Esse trabalho colaborou muito com a pesquisa, já que, de acordo com Ivandré, a coleta de dados tende a ser um obstáculo. Isso ocorre tanto por exigir uma permissão prévia, quanto porque, muitas vezes, as pessoas respondem os questionários sem muita atenção. “Isso gera um ruído, um certo grau de erro na nossa estimativa porque os dados com os quais trabalhamos nunca são perfeitos, já que são produzidos por humanos”, afirma o pesquisador. Esse ruído, entretanto, não pode ser consertado. De acordo com o pesquisador, o que pode ser feito é aumentar a coleta de dados, já que a partir disso a tendência é que o ruído se torne pequeno e desprezível.

Após a coleta de dados, a pesquisa entrou na área da computação e da inteligência artificial. A partir do inventário de informações elaborado através do questionário, foi possível ter exemplos de textos escritos por pessoas com cada dimensão de personalidade. As amostras serviram para treinar o modelo computacional a aprender a reconhecer cada um dos casos. “Basicamente nós damos essa massa de exemplos para o modelo e ele, por assim dizer, aprende a reconhecer pessoas com aquelas personalidades com base no texto. Então dado um texto novo, de uma pessoa nunca vista, o sistema tenta estimar qual é a provável personalidade dela. Esse método se chama aprendizado de máquina”, explica Ivandré. O sistema computacional utilizado foi um já existente, desenvolvido pelos próprios alunos da USP.

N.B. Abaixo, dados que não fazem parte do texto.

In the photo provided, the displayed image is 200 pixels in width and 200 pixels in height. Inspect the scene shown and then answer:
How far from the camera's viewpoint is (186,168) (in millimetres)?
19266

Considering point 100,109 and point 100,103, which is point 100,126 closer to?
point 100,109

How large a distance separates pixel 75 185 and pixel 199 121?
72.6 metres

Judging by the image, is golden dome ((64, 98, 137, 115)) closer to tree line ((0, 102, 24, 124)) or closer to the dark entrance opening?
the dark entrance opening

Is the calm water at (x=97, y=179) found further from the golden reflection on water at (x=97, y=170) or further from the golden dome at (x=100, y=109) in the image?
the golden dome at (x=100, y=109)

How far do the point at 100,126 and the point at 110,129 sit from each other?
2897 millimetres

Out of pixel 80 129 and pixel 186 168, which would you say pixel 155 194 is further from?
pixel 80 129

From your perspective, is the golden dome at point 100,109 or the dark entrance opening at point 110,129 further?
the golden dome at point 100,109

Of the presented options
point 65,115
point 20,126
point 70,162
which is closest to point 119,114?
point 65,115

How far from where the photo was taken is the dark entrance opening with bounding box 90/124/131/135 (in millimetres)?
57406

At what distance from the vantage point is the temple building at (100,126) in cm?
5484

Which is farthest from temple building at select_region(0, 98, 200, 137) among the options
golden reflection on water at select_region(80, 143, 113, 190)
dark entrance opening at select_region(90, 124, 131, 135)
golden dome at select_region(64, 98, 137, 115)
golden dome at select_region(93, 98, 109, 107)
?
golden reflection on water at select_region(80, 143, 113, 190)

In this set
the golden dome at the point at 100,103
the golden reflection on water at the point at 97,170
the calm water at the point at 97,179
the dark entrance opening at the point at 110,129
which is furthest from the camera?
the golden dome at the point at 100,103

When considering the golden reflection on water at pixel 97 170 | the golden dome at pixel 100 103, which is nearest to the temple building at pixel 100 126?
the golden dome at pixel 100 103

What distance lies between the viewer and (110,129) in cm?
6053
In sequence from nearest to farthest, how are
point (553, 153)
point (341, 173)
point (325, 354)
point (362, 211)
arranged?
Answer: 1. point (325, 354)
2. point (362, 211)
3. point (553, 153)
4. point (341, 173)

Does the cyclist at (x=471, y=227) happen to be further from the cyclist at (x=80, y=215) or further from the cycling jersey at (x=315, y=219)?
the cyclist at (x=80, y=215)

Apesar de a intenção da pesquisa não ser aplicar e utilizar a ferramenta no mercado, mas sim apenas demonstrar o método, o pesquisador afirma que a ferramenta possui grandes impactos positivos. Um deles é a possibilidade de qualquer um poder aplicar o método gratuitamente, apenas acessando a pesquisa. Além disso, na opinião de Ivandré, o projeto também foi importante para abrir outras frentes de estudo, como uma pesquisa que busca ir além da personalidade, estimando uma série de outras características, como grau de escolaridade, faixa etária e gênero, através das postagens nas redes sociais. As possíveis aplicações dessas ferramentas vão desde propagandas direcionadas para cada tipo de usuário, monitoramento de tendências nas redes, até a programação de agentes virtuais para respostas automáticas, aproximando os modelos das características humanas e tornando a interação da máquina com o homem cada vez mais natural.